== What the exercise asks ==
Quote the listing in full, exactly as given, minus any pictures.

------------------------------------------------------------------------

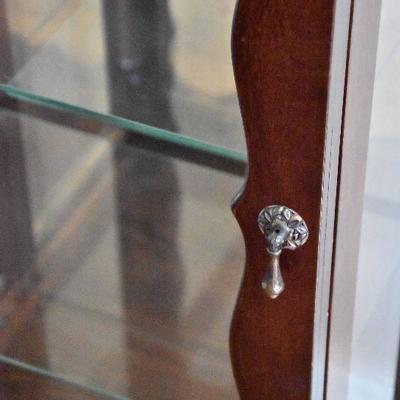 D Lot 54: Curio Cabinet
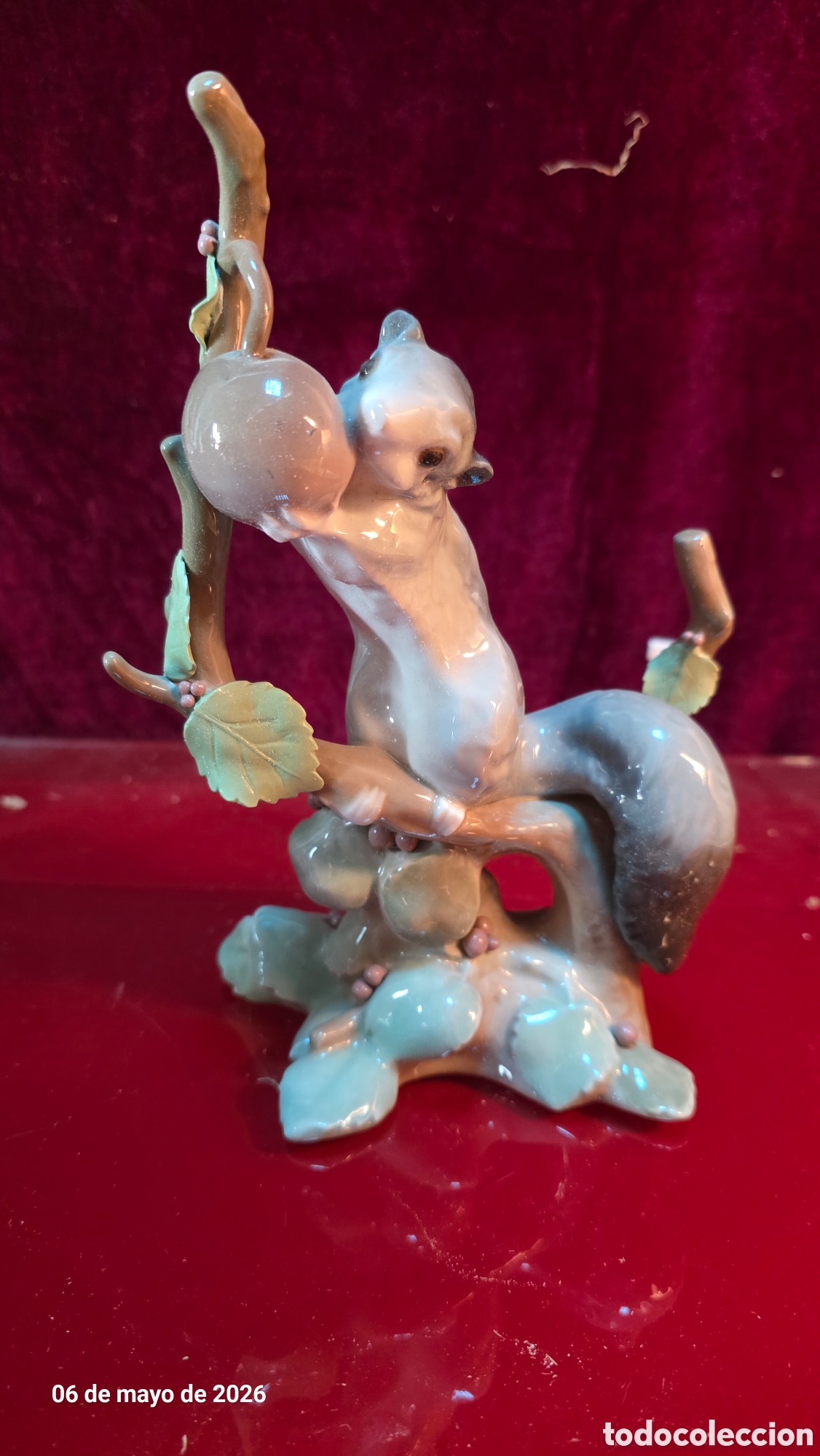 Antig&uuml;edades: Figura porcelana lladro ardilla con manzana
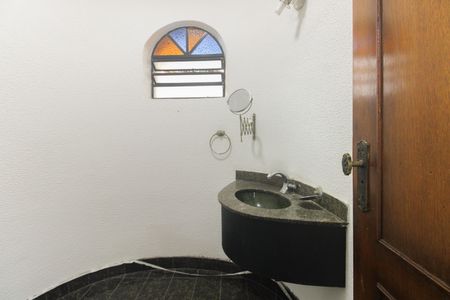 Casa para alugar com 350m², 3 quartos e 4 vagas Casa para alugar com 350m², 3 quartos e 4 vagasLavabo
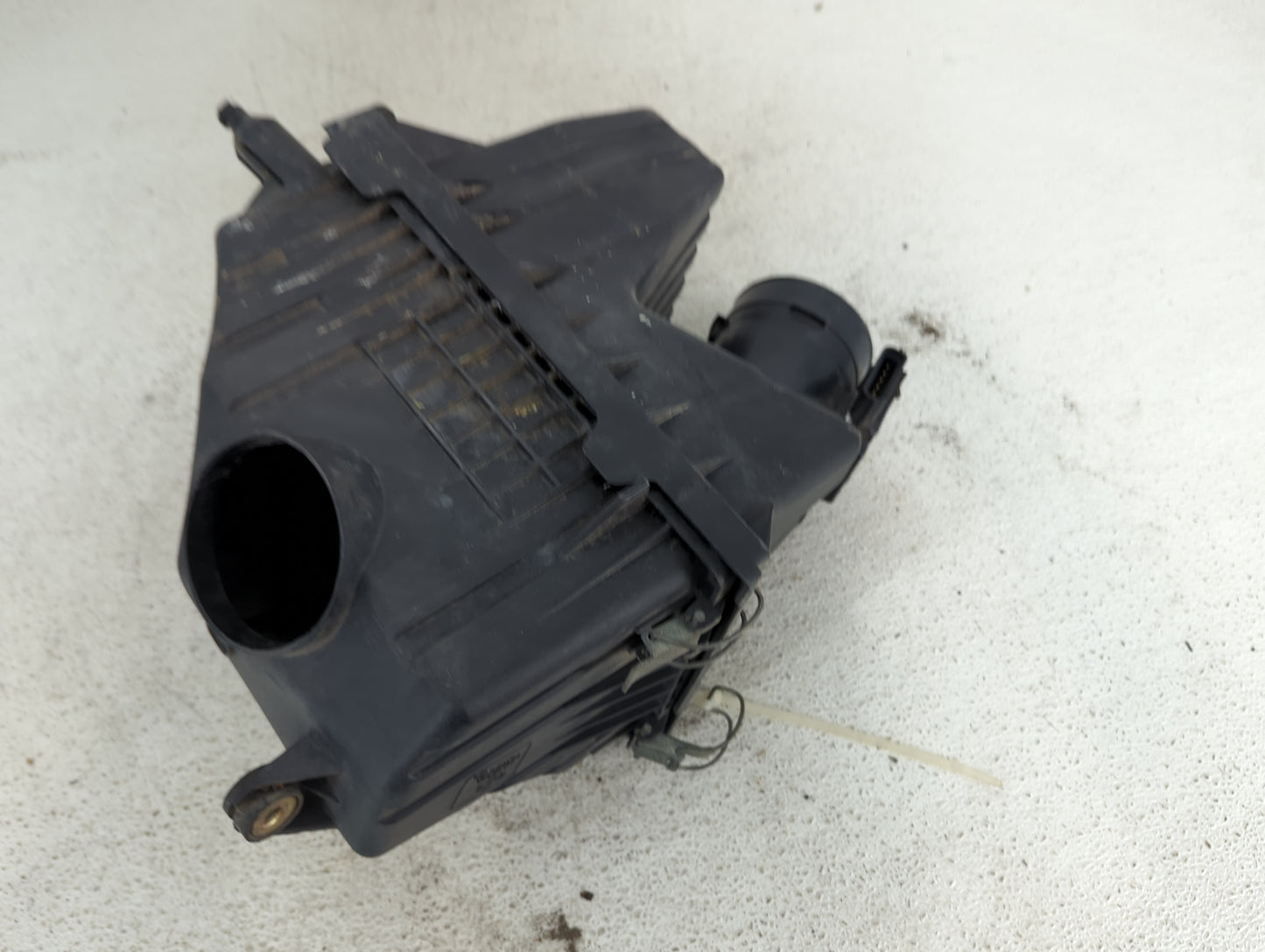 2005-2007 Ford Escape Air Cleaner Intake-duct Hose Tube 1494171 - Oemusedautoparts1.com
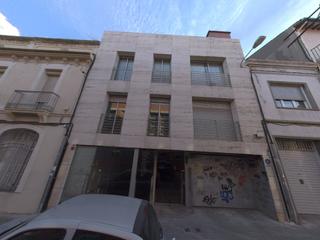 Locale commerciale  C/ félix amat. Solvia inmobiliaria  locales sabadell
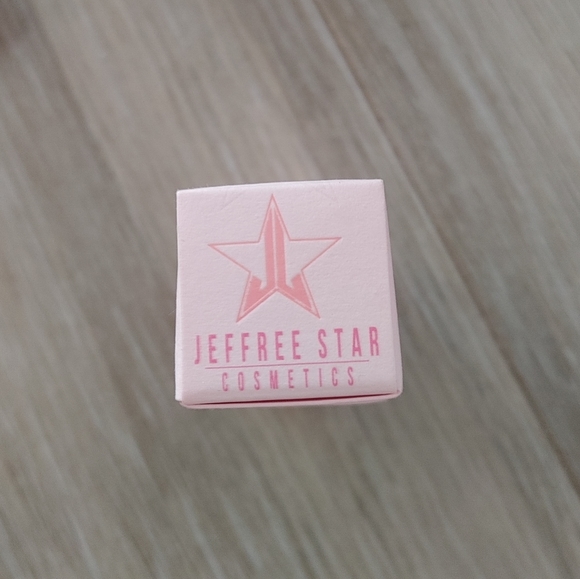 Jeffree Star Cosmetics Unphazed Velvet Trap Lipstick - Picture 8 of 11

------------------------------------------------------------------------

== Answer box ==
 D Lot 54: Curio Cabinet
 Antig&uuml;edades: Figura porcelana lladro ardilla con manzana
 Casa para alugar com 350m², 3 quartos e 4 vagas Casa para alugar com 350m², 3 quartos e 4 vagasLavabo
 2005-2007 Ford Escape Air Cleaner Intake-duct Hose Tube 1494171 - Oemusedautoparts1.com
 Locale commerciale  C/ félix amat. Solvia inmobiliaria  locales sabadell
 Jeffree Star Cosmetics Unphazed Velvet Trap Lipstick - Picture 8 of 11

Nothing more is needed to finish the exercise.